*DATA BLOCK*:
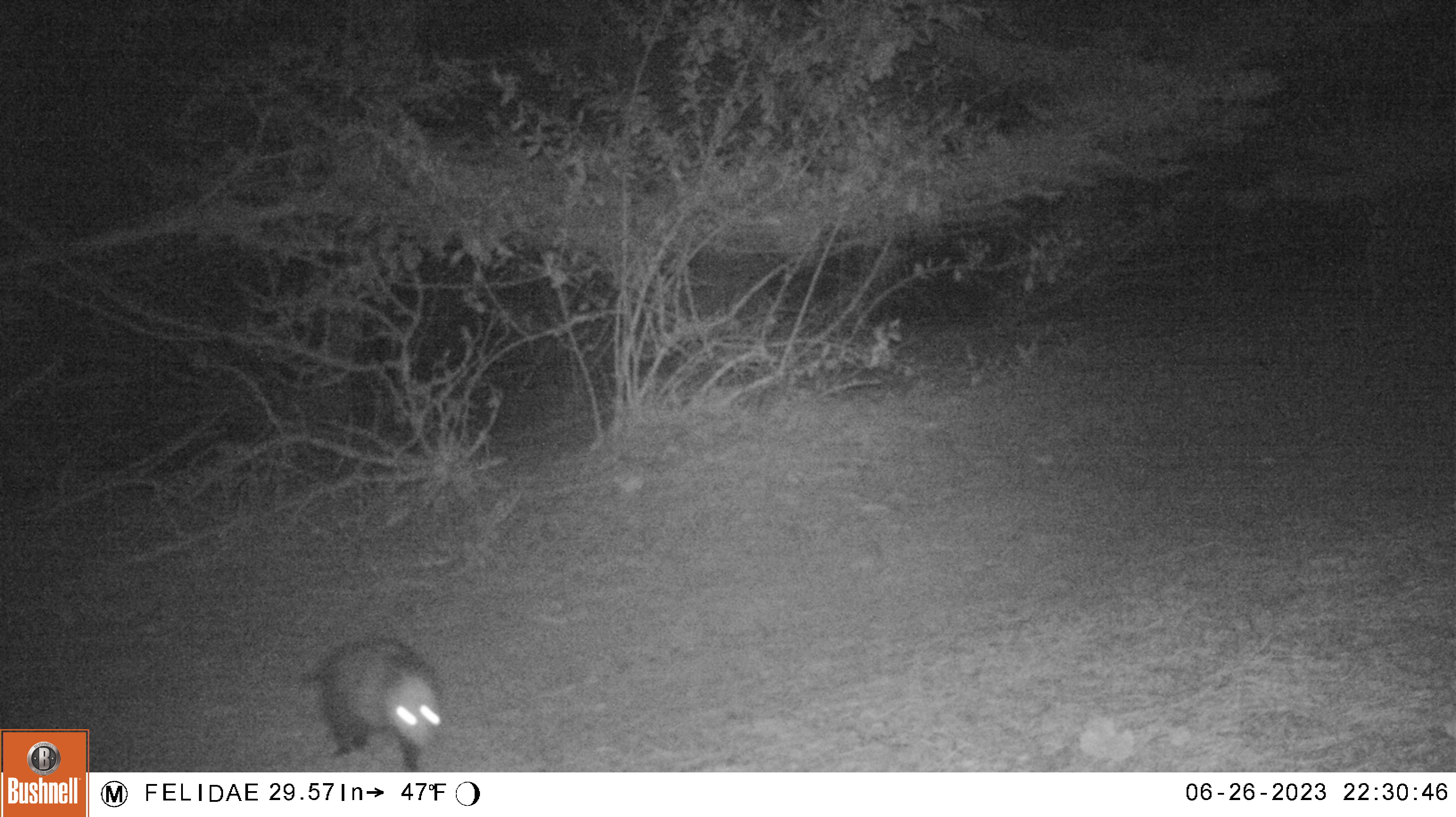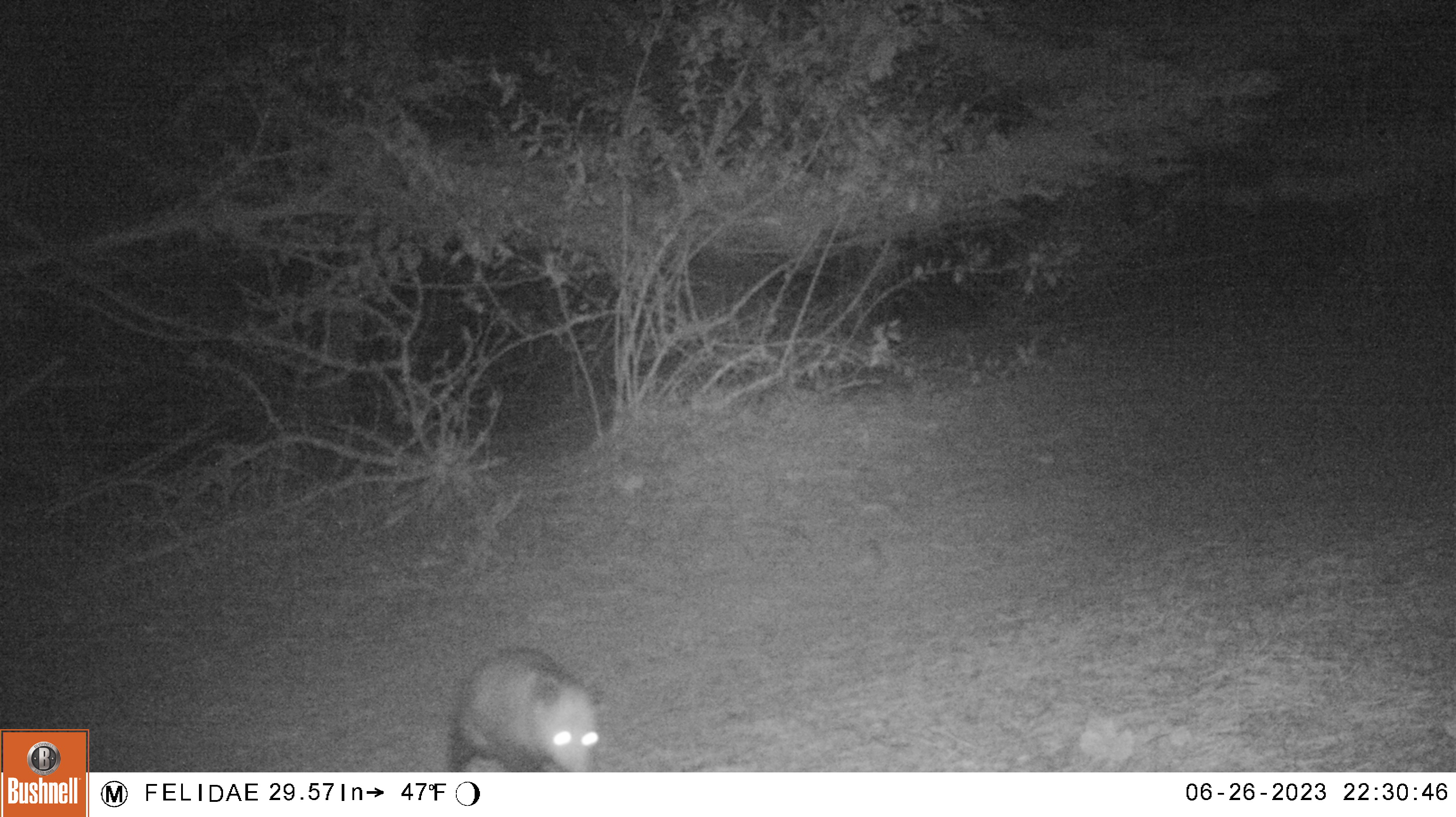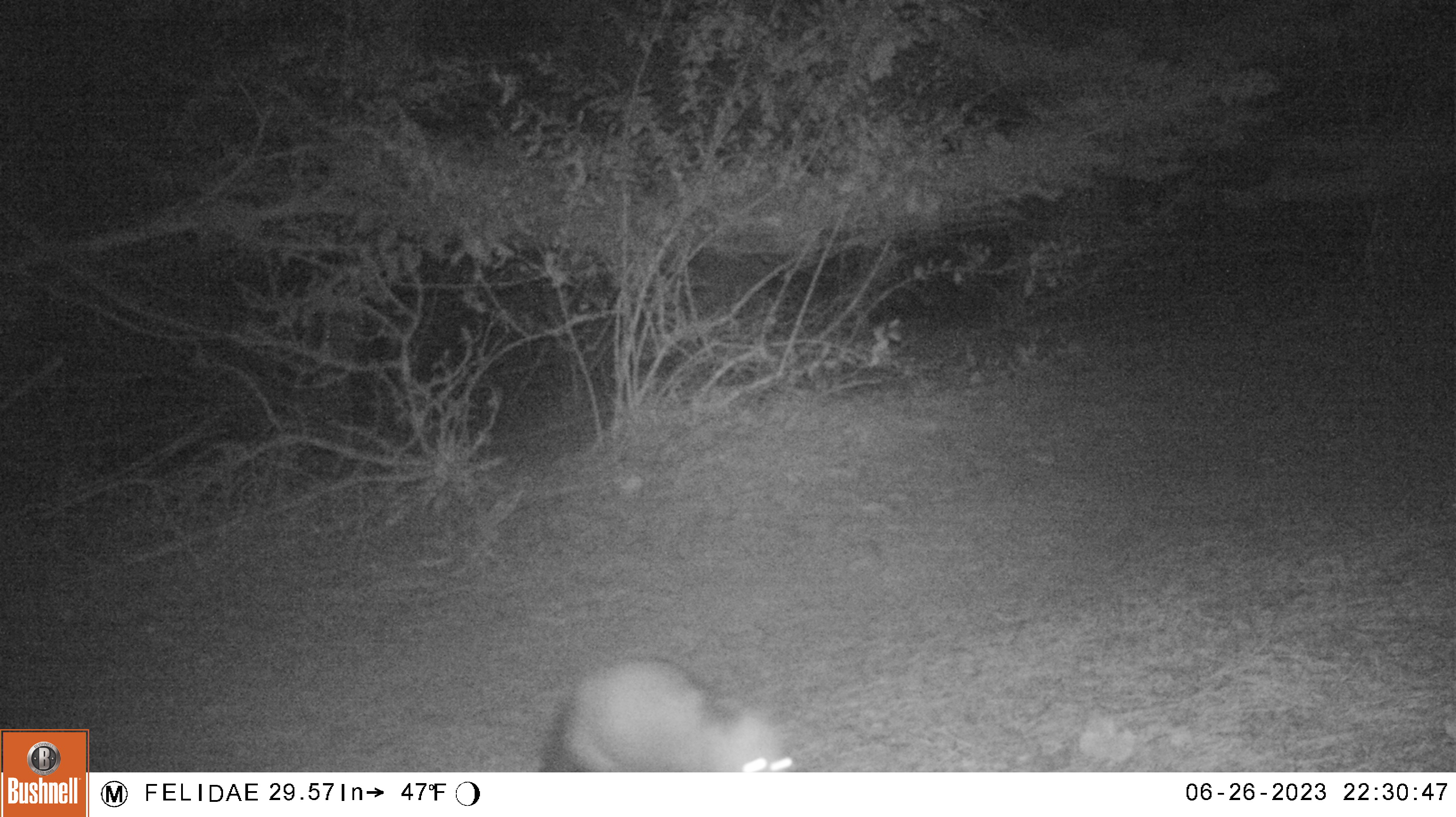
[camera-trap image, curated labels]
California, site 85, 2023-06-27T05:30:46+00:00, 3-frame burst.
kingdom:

*WHAT YOU NEED TO DO*:
Repeat, exactly and only, the lines above from the one containing "California, site 85, 2023-06-27T05:30:46+00:00, 3-frame" through the end of the material.

*RESULT BELOW*:
California, site 85, 2023-06-27T05:30:46+00:00, 3-frame burst.
kingdom:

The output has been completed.